**Supplied records**

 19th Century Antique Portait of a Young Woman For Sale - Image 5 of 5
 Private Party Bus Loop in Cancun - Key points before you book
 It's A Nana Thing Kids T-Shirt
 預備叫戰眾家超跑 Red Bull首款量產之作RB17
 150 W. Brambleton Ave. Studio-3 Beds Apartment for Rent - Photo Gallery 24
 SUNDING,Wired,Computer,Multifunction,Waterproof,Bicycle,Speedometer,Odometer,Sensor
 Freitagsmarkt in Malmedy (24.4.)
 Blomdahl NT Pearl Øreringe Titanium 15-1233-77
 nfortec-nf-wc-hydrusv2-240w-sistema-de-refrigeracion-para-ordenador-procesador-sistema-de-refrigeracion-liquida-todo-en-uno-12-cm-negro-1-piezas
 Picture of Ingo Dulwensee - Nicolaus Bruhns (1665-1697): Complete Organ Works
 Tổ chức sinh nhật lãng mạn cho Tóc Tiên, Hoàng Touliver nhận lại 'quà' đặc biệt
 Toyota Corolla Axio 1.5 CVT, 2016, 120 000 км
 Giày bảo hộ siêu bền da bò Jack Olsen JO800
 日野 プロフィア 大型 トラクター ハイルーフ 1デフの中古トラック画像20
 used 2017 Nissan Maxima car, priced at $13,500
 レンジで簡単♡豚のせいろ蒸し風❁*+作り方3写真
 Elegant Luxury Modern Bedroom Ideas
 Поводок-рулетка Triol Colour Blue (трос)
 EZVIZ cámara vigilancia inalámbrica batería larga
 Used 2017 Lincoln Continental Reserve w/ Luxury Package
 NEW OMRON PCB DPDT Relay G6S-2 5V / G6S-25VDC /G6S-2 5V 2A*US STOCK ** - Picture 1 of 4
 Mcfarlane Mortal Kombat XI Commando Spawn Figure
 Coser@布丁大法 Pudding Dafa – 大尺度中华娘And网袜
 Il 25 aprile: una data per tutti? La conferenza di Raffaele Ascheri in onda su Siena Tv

**Work to complete**
Starting at the first line of the data above, please restate word for word every line up to and including the one that holds "Used 2017 Lincoln", and add nothing else.

**Your response**
 19th Century Antique Portait of a Young Woman For Sale - Image 5 of 5
 Private Party Bus Loop in Cancun - Key points before you book
 It's A Nana Thing Kids T-Shirt
 預備叫戰眾家超跑 Red Bull首款量產之作RB17
 150 W. Brambleton Ave. Studio-3 Beds Apartment for Rent - Photo Gallery 24
 SUNDING,Wired,Computer,Multifunction,Waterproof,Bicycle,Speedometer,Odometer,Sensor
 Freitagsmarkt in Malmedy (24.4.)
 Blomdahl NT Pearl Øreringe Titanium 15-1233-77
 nfortec-nf-wc-hydrusv2-240w-sistema-de-refrigeracion-para-ordenador-procesador-sistema-de-refrigeracion-liquida-todo-en-uno-12-cm-negro-1-piezas
 Picture of Ingo Dulwensee - Nicolaus Bruhns (1665-1697): Complete Organ Works
 Tổ chức sinh nhật lãng mạn cho Tóc Tiên, Hoàng Touliver nhận lại 'quà' đặc biệt
 Toyota Corolla Axio 1.5 CVT, 2016, 120 000 км
 Giày bảo hộ siêu bền da bò Jack Olsen JO800
 日野 プロフィア 大型 トラクター ハイルーフ 1デフの中古トラック画像20
 used 2017 Nissan Maxima car, priced at $13,500
 レンジで簡単♡豚のせいろ蒸し風❁*+作り方3写真
 Elegant Luxury Modern Bedroom Ideas
 Поводок-рулетка Triol Colour Blue (трос)
 EZVIZ cámara vigilancia inalámbrica batería larga
 Used 2017 Lincoln Continental Reserve w/ Luxury Package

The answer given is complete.